(CHALLENGE):
Beginning with the line containing "What is the overall" and ending with the last line of the records, set down every line exactly.

[Stored dataset items]
━━━━━━━━━━━━━━━━

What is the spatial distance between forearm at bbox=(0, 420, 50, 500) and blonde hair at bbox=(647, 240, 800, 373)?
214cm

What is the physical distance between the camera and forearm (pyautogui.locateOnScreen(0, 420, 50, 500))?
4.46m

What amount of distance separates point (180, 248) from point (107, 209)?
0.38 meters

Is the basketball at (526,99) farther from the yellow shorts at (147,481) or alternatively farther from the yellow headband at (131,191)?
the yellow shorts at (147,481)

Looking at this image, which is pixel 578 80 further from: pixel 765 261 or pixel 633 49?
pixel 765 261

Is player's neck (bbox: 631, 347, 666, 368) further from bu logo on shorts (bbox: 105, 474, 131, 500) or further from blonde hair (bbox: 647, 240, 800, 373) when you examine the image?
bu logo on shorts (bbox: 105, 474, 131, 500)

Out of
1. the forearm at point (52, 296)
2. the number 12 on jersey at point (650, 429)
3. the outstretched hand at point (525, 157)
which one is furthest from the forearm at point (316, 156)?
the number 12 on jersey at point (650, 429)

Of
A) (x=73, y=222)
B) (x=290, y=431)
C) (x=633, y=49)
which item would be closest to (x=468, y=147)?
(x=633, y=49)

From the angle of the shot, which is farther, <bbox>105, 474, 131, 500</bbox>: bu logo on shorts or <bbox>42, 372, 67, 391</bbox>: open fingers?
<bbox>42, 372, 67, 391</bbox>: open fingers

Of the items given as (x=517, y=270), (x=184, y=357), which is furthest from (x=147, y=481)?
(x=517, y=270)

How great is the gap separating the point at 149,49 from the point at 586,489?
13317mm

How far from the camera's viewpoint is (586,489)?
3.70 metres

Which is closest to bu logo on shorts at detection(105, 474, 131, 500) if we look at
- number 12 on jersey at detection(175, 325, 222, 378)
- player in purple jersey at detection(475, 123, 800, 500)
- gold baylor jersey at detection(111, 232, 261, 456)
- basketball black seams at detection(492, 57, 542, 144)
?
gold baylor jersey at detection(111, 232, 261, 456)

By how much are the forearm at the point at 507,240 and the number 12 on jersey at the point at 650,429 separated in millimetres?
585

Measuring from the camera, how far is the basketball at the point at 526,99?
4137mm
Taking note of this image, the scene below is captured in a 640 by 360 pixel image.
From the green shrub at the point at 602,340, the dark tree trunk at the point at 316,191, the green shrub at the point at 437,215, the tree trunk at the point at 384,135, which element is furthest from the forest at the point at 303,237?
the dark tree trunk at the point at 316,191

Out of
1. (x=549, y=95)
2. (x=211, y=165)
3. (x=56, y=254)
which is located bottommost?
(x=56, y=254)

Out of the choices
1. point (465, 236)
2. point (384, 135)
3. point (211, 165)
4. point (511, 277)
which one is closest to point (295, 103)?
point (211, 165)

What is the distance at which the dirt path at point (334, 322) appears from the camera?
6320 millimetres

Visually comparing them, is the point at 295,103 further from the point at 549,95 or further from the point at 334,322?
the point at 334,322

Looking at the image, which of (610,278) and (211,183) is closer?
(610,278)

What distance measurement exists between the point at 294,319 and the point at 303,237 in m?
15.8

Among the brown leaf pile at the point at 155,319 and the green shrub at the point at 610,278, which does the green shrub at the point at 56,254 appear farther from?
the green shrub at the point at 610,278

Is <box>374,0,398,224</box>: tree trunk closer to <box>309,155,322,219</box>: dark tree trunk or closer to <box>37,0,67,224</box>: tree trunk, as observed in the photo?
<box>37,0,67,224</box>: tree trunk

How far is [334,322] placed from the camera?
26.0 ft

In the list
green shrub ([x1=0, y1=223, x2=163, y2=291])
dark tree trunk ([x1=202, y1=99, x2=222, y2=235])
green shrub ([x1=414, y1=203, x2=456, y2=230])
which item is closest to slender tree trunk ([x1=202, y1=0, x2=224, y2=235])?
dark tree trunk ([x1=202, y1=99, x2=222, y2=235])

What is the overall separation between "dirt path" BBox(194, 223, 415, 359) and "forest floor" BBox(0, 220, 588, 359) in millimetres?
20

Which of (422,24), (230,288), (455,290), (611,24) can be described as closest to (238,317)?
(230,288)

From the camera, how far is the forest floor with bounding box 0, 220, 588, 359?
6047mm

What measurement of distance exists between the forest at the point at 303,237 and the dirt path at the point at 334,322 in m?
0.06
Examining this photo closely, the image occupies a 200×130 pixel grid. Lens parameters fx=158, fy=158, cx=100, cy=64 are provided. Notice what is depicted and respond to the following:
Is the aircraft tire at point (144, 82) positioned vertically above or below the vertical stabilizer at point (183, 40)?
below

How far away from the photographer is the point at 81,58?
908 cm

━━━━━━━━━━━━━━━━

(SOLUTION FOR THIS PROBLEM):
What is the overall separation between "dirt path" BBox(194, 223, 415, 359) and "forest floor" BBox(0, 220, 588, 359) in millimetres?
20

Which of (422,24), (230,288), (455,290), (611,24) can be described as closest to (238,317)?
(230,288)

From the camera, how far is the forest floor with bounding box 0, 220, 588, 359?
6047mm

What measurement of distance exists between the forest at the point at 303,237 and the dirt path at the point at 334,322 in m?
0.06
Examining this photo closely, the image occupies a 200×130 pixel grid. Lens parameters fx=158, fy=158, cx=100, cy=64 are provided. Notice what is depicted and respond to the following:
Is the aircraft tire at point (144, 82) positioned vertically above or below the vertical stabilizer at point (183, 40)?
below

How far away from the photographer is the point at 81,58?
908 cm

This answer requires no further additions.